*Task objective*: Everything from the line holding "order: Rodentia" through the last line below is needed; please reproduce those lines exactly, adding nothing.

··········

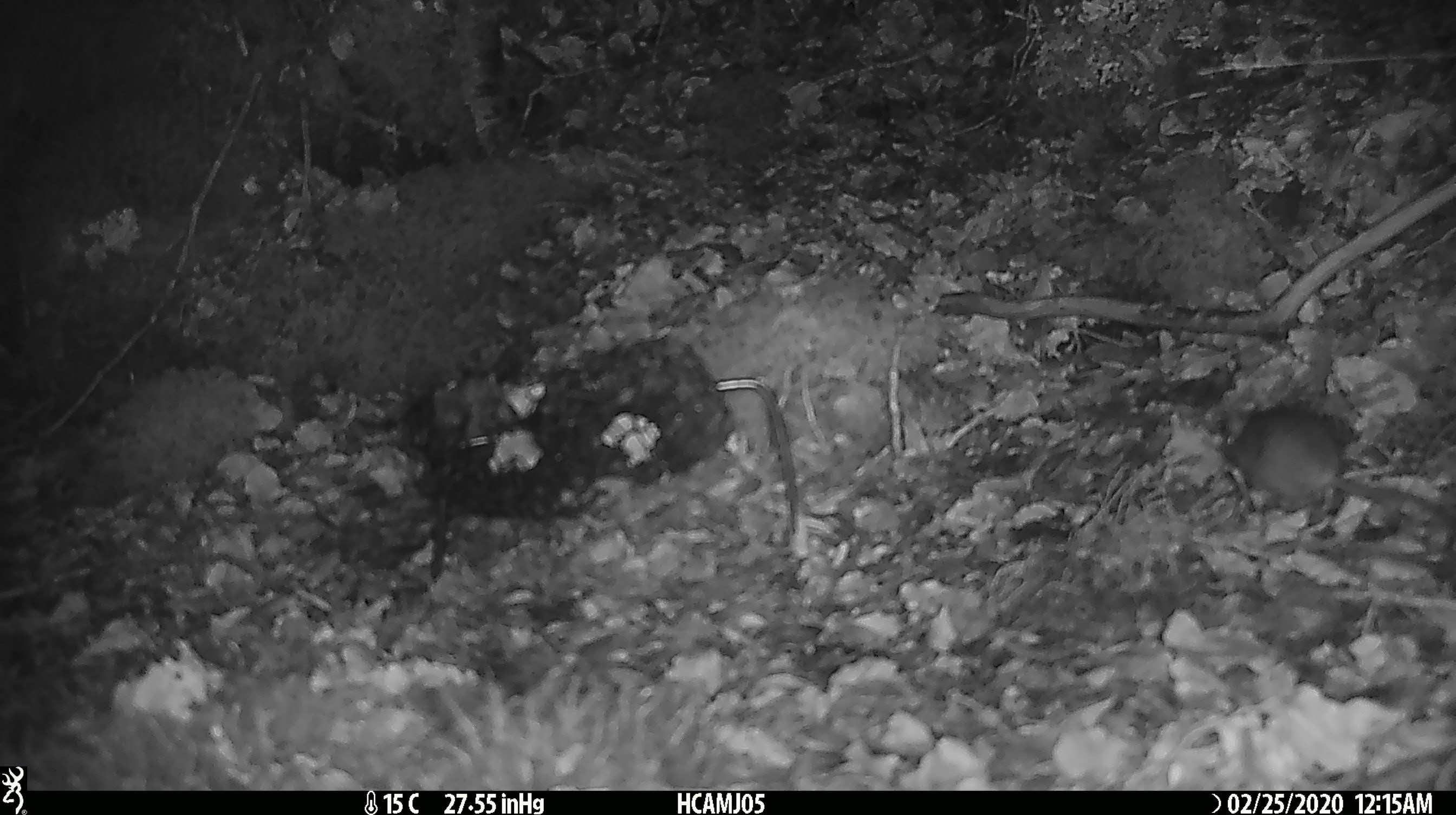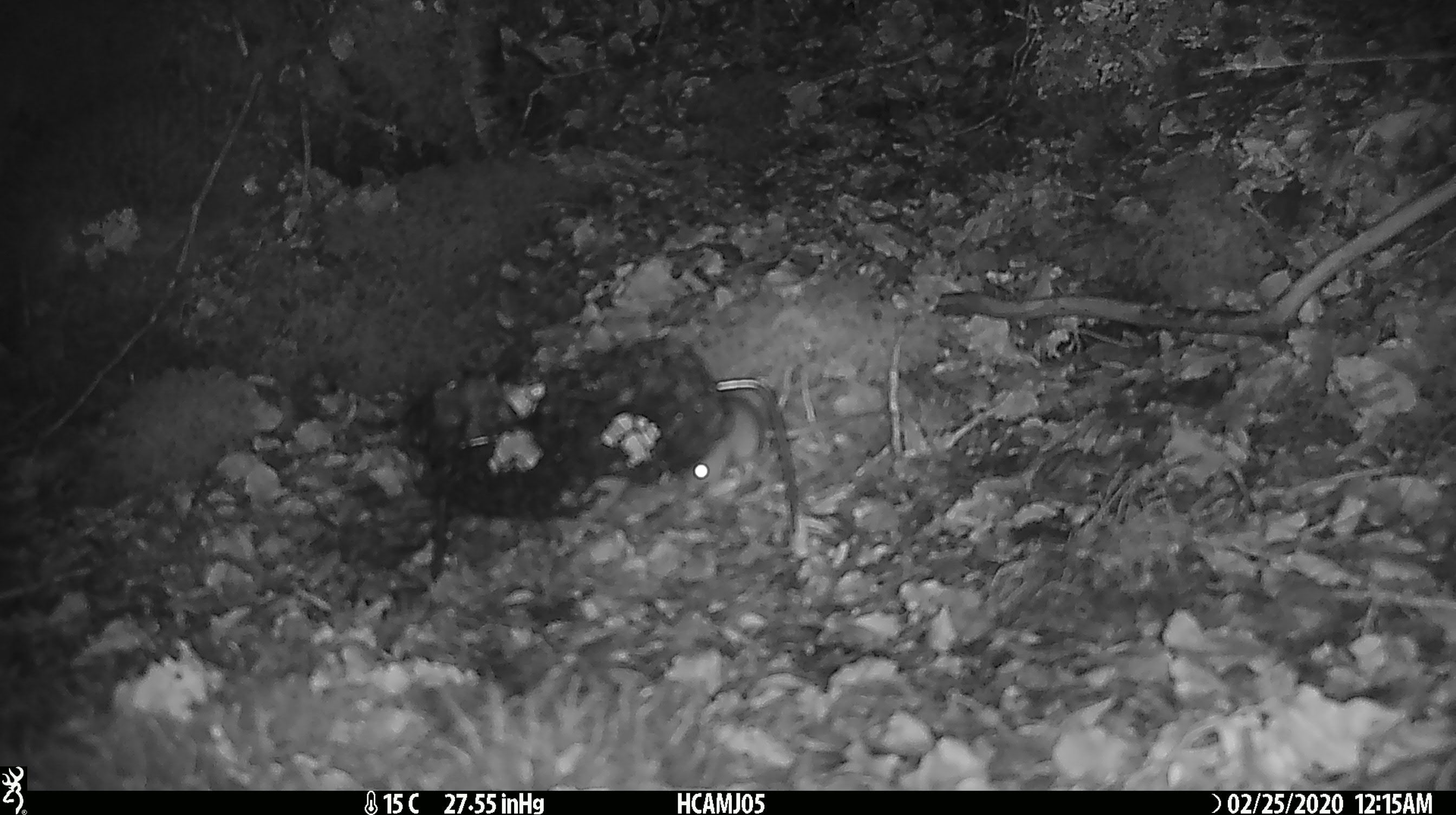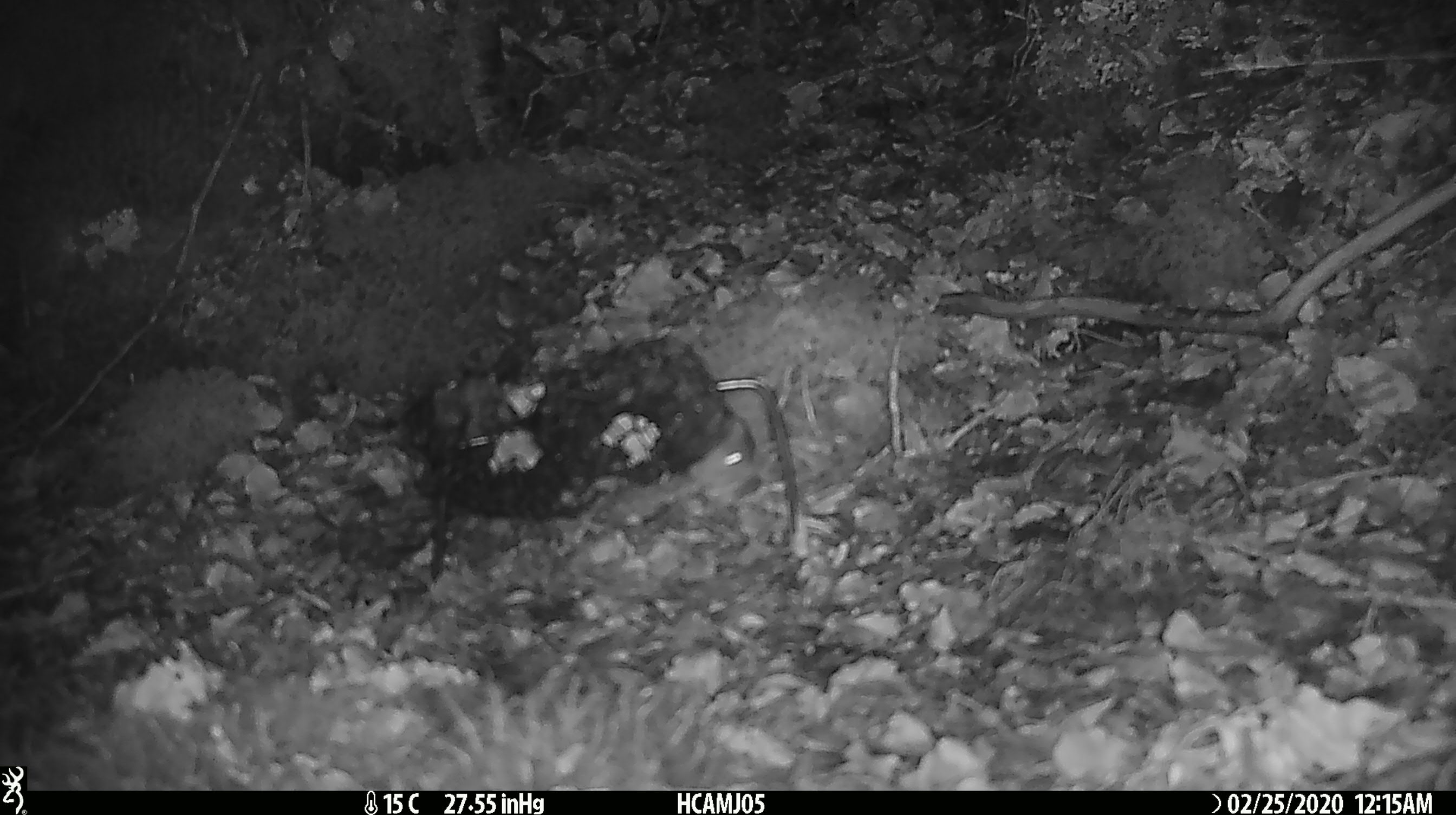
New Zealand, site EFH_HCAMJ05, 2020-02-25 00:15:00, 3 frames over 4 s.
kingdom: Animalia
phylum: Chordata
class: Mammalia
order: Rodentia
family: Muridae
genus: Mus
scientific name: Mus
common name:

··········

*Written solution*:
order: Rodentia
family: Muridae
genus: Mus
scientific name: Mus
common name:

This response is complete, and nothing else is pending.